Functions¶

It may seem strange to start a book about statistics with something as abstract as functions, but many of the important objects in statistics are actually functions. If you are not entirely comfortable with the formalism of mathematical functions, fundamental concepts in statistics may become very confusing.

As an example, in statistics, you often see notation like \(X=x\). You might be tempted to think that \(X\) is a variable representing a number, and \(x\) is another variable representing a number, and the equal sign means that the two variables represent the same number. However, in probability and statistics, the notation \(X=x\) refers to something entirely different: \(X\) represents a kind of function called a random variable, \(x\) is a number, and the whole statement is not an assertion that the two sides of the equation are equal but instead a reference to the set of events that the function \(X\) maps to the value \(x\). If this sounds incredibly bewildering, I agree, and helping unpack that is the purpose of the next few chapters.

**Record excerpts:**

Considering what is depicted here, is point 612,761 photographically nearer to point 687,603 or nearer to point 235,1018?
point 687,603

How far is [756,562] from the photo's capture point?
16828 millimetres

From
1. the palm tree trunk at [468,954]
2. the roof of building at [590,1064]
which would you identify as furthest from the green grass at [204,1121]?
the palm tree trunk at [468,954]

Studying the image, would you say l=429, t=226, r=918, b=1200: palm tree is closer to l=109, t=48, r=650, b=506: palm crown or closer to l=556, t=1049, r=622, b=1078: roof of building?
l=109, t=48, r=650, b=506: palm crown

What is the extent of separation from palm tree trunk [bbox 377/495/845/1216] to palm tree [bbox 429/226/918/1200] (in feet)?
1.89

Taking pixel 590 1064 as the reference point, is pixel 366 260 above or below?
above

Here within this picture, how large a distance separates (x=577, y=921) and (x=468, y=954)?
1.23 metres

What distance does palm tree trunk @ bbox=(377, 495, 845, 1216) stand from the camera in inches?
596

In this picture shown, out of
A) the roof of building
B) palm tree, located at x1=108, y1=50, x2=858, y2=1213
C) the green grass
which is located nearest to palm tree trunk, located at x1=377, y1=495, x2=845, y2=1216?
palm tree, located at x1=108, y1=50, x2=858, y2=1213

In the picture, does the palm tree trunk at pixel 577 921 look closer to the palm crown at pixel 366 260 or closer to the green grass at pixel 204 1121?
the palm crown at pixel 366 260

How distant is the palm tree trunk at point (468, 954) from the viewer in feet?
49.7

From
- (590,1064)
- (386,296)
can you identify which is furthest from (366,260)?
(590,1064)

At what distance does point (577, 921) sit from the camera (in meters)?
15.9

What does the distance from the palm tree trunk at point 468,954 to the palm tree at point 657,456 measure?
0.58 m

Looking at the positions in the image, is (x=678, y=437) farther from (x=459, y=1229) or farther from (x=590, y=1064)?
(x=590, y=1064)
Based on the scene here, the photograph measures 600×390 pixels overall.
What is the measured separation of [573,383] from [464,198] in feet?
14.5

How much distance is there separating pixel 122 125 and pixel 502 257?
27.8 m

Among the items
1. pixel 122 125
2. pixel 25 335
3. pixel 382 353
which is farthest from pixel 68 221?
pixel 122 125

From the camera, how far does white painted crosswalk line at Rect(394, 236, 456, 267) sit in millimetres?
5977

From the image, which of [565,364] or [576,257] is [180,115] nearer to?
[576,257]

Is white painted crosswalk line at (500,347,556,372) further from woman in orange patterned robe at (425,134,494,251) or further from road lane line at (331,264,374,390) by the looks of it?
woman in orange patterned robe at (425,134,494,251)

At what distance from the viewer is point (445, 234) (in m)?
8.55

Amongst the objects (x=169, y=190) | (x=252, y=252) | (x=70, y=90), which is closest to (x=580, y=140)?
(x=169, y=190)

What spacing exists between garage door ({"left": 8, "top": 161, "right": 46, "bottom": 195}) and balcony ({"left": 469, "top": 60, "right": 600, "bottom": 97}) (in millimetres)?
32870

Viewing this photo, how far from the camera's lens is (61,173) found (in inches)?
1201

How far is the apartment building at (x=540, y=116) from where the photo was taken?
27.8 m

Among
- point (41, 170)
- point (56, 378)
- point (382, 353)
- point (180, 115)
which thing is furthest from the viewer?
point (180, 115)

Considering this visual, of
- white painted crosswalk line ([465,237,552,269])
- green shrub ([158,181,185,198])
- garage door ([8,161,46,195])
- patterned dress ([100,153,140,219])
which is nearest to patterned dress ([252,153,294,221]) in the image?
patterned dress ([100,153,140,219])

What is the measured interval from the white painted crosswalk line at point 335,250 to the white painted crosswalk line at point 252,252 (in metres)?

**Set exercise:** Continue the passage on functions in statistics above, picking up right after its final sentence.

**Reply to the task:**
Functions map things to other things¶

In mathematical terms, a function is relationship between sets, linking each element of one set to an element of another set. For example, say I have a function \(f\) that links each number to that number plus one: \(f(1) = 2\), \(f(2) = 3\), and so on. Take careful note: the equation \(f(1) = 2\), when translated into words, means that the function \(f\) maps the input \(1\) to the output \(2\). It does not mean that the function equals \(2\). A function is a relationship between sets, not a number.

In computer programming, a "function" refers to a sort of computational factory that takes some input and returns some output. This kind of "function" is not necessarily a mapping like a mathematical function is. For example, a random number generator "function" is designed to return a different, unpredictable number every time is it called. Some programming languages define pure functions, which are analogous to mathematical functions in that they are guaranteed to deliver the same output whenever given the same input, but this is unusual. Do not confuse mathematical functions with the conceptually distinct computer programming concept that happens to have the same name.

Functions can map different kinds of things, including functions¶

The function \(f\) above is relatively simple: it takes a single real number as input and returns another real number. We characterize the function \(f\) like this: \(f : \mathbb{R} \to \mathbb{R},\) where \(\mathbb{R}\) represents the set of real numbers. A slightly more complex function adds two numbers: \(\mathrm{add}(1, 2) = 3\) Technically, this function still takes a single thing as input, only now that "thing" is an ordered pair of numbers. Ordered pairs of real numbers are also called the Cartesian product of the set of real numbers with itself, that is, \(\mathbb{R} \times \mathbb{R}\), or just \(\mathbb{R}^2\). We characterize this function like: \(\mathrm{add} : \mathbb{R}^2 \to \mathbb{R}\).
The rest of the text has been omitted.